## REQUIRED ACTIONS
[A] Reproduce the passage of the Suns forum thread from "## Kekai (Jan" to "(Nov 7, 2004)".
[B] According to the Suns forum thread, what score was ESPN showing when Kekai posted?

## DOCUMENT PASSAGE
+--

# Holy Jesus Suns getting killed.



## Kekai (Jan 12, 2005)

I don't have league pass so I don't really know whats going on. But on ESPN right now the suns are losing 79-58 almost done with the third. Ow that hurts. I think its a little too far to come back. Nash really makes the Suns go and do their thing. Why are they losing Amareca?


----------



## Sad Mafioso (Nov 7, 2004)

They went 10 minutes without a field goal, getting killed on the boards BADLY. There's no flow in the game, no offense, NO DEFENSE, no energy, no direction, no passing NO NOTHING. 

As for the game, Q Rich can't stop anyone, Prince is looking like an All Star. Joe Johnson is the only one who apparently showed up like always. No easy transition baskets without Nash, Marion's game is the one who suffers the most it seems.

Of course, Amare is still the MVP. Right, Amareca? Basically Steve Nash IS the phoenix suns. Everything operates through him. But the suns should be at least competitive even without Nash, the only problem being they're on a road trip.


----------



## nmuman (Nov 26, 2003)

They were playing the World Champs, who just happen to be playing their best basketball so far this season.


----------



## DwyaneWade4MVP (Apr 1, 2004)

3rd straight loss....Suns are lottery team without Nash!


----------



## irknowitzki41 (Aug 7, 2004)

well, to be fair, the heat would be a lottery team if they were in the west and without shaq.

though, this was a lottery team without nash.


----------



## Rafaelaraujotody (Jul 16, 2004)

+--

## DATA SEGMENT
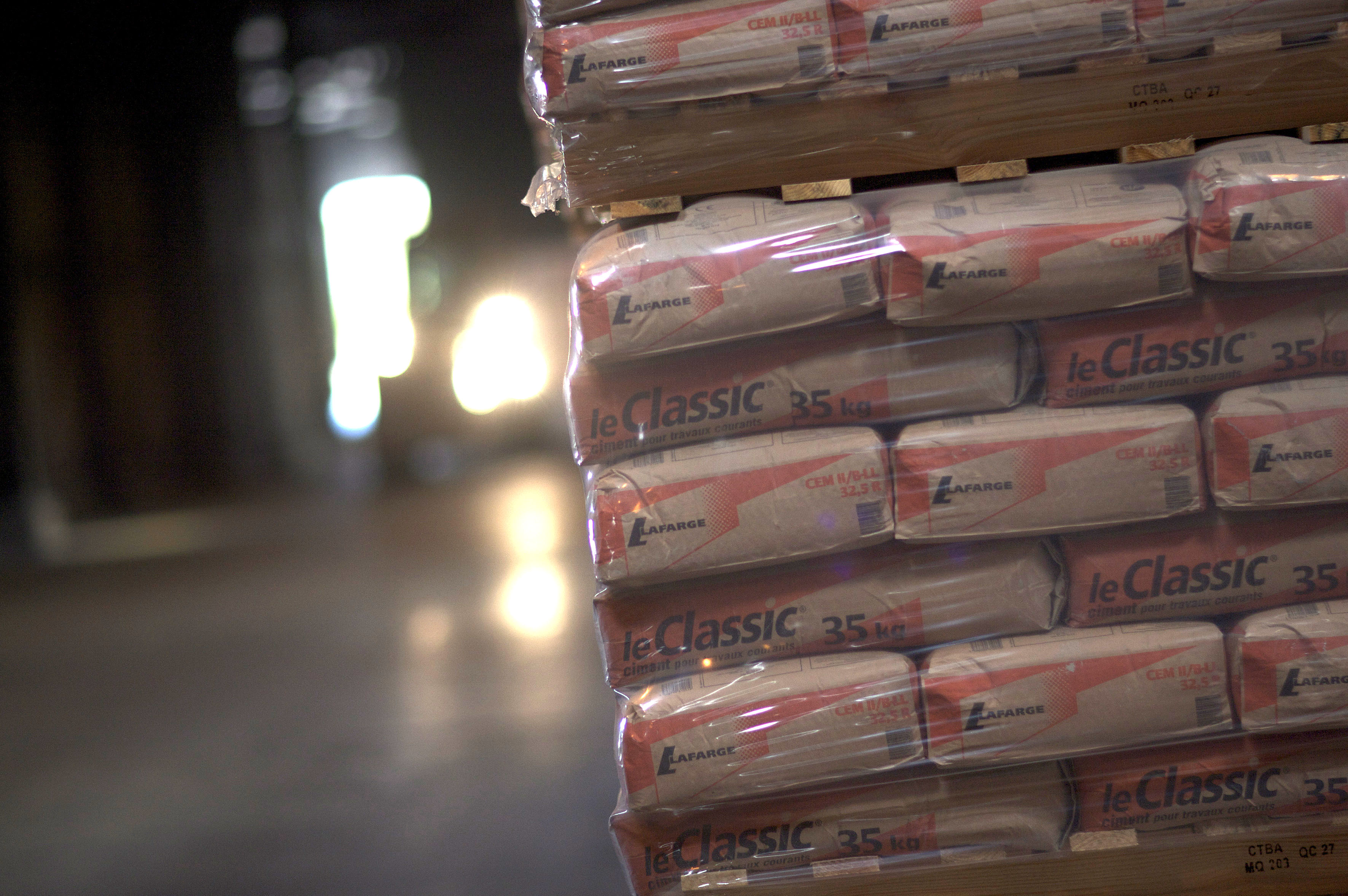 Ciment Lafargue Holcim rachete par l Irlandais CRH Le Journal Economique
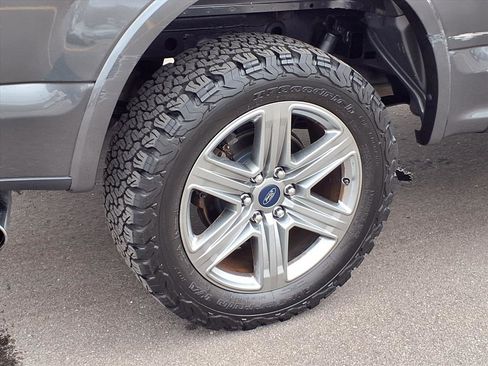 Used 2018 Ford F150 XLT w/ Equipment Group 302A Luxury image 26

+--

## SOLUTIONS FOR EACH TASK
[A]
## Kekai (Jan 12, 2005)

I don't have league pass so I don't really know whats going on. But on ESPN right now the suns are losing 79-58 almost done with the third. Ow that hurts. I think its a little too far to come back. Nash really makes the Suns go and do their thing. Why are they losing Amareca?


----------



## Sad Mafioso (Nov 7, 2004)

[B] The Suns were losing 79-58, with the third quarter almost done.